Afterwards from the company they tweeted:
To be clear we are making no attempt to hide or downplay recent events.
Facts are facts and as the situation develops we'll soon get a full picture of what actually took place.
Linzhi is testing ASICS. Coinbase reported double spends; both may be true.
In time we will see. https://t.co/bbq6eqIoiS
— Ethereum Classic (@eth_classic) January 7, 2019
According to Nesbitt’s blog post, the attackers could spend coins twice because of what’s called a 51 percent attack. To do this, attackers took control of more than half of the processing power that computes and stores the Ethereum Classic blockchain.
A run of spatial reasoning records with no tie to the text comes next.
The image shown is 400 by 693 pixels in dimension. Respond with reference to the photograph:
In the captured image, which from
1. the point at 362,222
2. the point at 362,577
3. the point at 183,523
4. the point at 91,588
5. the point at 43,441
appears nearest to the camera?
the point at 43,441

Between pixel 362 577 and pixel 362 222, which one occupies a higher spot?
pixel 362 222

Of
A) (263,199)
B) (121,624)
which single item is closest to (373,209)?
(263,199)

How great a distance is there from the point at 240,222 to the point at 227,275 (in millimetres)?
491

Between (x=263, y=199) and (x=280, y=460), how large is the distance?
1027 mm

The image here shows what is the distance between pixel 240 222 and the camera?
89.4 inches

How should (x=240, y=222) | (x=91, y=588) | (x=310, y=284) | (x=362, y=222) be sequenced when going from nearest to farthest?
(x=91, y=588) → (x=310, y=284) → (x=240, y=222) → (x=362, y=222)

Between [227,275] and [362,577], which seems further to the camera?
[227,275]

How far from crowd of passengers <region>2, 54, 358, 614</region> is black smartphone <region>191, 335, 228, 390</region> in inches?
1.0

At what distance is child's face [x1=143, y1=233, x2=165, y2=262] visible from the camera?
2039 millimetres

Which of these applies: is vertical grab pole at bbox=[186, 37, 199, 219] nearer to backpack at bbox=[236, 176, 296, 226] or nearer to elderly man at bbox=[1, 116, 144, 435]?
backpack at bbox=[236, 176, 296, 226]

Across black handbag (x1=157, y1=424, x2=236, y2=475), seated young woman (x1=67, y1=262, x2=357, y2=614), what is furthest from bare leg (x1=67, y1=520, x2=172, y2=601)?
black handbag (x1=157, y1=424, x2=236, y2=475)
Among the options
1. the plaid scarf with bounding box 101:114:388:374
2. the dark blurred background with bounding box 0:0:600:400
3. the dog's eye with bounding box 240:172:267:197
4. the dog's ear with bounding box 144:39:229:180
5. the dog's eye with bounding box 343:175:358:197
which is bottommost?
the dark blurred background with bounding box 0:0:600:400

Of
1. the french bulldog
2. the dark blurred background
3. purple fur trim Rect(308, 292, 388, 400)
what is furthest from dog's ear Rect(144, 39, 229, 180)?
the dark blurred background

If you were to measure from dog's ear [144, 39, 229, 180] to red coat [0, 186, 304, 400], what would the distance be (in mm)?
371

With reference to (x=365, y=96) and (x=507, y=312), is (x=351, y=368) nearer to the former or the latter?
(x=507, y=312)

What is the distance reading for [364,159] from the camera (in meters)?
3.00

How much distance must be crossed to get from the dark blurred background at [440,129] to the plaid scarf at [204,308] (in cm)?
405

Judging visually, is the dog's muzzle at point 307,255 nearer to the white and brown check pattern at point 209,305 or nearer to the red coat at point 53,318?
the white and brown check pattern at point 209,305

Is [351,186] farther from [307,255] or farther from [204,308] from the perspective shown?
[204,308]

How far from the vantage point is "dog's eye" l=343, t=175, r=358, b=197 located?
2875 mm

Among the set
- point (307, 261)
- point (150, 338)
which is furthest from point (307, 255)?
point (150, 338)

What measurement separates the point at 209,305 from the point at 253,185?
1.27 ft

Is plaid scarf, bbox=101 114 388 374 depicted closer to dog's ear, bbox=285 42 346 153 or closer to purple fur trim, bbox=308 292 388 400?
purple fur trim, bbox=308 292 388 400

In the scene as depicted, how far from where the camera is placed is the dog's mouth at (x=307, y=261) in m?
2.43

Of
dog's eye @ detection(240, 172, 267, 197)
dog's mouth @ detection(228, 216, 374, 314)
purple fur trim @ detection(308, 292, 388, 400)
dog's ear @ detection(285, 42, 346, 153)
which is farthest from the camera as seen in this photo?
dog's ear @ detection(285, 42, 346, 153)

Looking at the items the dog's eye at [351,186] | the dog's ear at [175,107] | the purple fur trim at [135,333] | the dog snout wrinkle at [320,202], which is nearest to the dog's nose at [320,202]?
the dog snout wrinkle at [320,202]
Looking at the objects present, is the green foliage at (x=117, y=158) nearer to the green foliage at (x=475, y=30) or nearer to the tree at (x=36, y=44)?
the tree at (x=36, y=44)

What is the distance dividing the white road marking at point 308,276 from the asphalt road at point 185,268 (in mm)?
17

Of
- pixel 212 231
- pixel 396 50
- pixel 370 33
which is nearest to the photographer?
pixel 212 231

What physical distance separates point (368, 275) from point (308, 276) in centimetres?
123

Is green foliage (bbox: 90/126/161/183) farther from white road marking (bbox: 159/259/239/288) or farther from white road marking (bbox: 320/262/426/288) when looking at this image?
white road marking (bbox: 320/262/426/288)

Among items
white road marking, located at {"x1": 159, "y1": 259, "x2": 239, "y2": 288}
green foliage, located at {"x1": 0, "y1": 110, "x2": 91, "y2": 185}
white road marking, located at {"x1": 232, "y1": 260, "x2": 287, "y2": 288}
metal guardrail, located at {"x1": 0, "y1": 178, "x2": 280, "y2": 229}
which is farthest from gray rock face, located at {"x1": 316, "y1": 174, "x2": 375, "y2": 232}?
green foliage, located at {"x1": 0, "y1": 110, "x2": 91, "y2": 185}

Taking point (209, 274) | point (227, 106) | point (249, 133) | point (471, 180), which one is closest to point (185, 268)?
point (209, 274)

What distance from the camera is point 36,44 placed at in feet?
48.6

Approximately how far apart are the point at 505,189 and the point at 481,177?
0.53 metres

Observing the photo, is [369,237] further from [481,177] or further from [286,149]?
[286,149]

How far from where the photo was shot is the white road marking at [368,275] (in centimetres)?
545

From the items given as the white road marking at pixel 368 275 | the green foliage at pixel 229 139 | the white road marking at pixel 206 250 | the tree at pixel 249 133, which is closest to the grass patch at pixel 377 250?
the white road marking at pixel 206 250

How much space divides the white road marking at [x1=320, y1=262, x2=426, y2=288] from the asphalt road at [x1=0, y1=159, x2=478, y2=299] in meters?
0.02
That let the attackers create alternative transactions for some coins, essentially spending them twice.
The coins that attackers allegedly spent twice were worth about $460,000, Nesbitt wrote. He added that potential for an attack like this one is a problem faced by all cryptocurrencies, and doesn’t mean Ethereum Classic was especially vulnerable.
Coinbase Pausing Further Movements of ETC Funds Affected
After we wrote about how Coinbase still hasn’t allowed its users withdraw their BCH SV since November’s hard fork, this seems to be another “stumbling stone” for this company.
Coinbase paused movements of affected ETC funds to prevent any double spends from hitting its users. Meanwhile, the Kraken Exchange temporarily halted ETC deposits and withdrawals and plans to bring ETC funding back online once exchange officials believe it is safe to do so. ETC officials, for their part, have confirmed that double spends are affecting the currency, but they have yet to say more.
A 51 percent attack would be “technically a catastrophic failure,” Emin Gun Sirer, co-director of the Initiative for Cryptocurrencies and Smart Contracts at Cornell University, said in a tweet.
Since immutability is ETC's main claim to fame, this is technically a catastrophic failure. Let's see what the exchanges will do in response.
— Emin Gün Sirer (@el33th4xor) January 7, 2019
To some investors, Ethereum Classic is the real Ethereum network. After a catastrophic hack threatened to wipe out Ethereum in summer 2016, the network’s developers “forked” the project. Ethereum was split into Ethereum Classic, the original version of the network which allowed the hack to take place, and the new Ethereum where the hack was undone.
Proponents of blockchain technology often talk up the security of the network, but a 51 percent attack is one of the flaws. They are currently quite rare but have occurred in some instances, particularly with smaller cryptocurrencies. Last year, Litecoin Cash and Zencash both suffered 51 percent attacks.
Just for reminder, last year in December, Ethereum Classic Development Team (ETCDEV) became the next victim to freeze in the Crypto winter. The CTO Igor Artamonov then confirmed that dwindling resources resulted in the shutdown.
The size of a cryptocurrency’s network is thought to, therefore, be a defense: it becomes prohibitively expensive to take over more than half of a gigantic distributed system.
As of Tuesday morning, Ethereum classic had a market capitalization of more than $500 million. That pales in comparison to bitcoin’s nearly $70 billion market cap, but still means the token ranks in the top 20 cryptocurrencies measured by CoinMarketCap.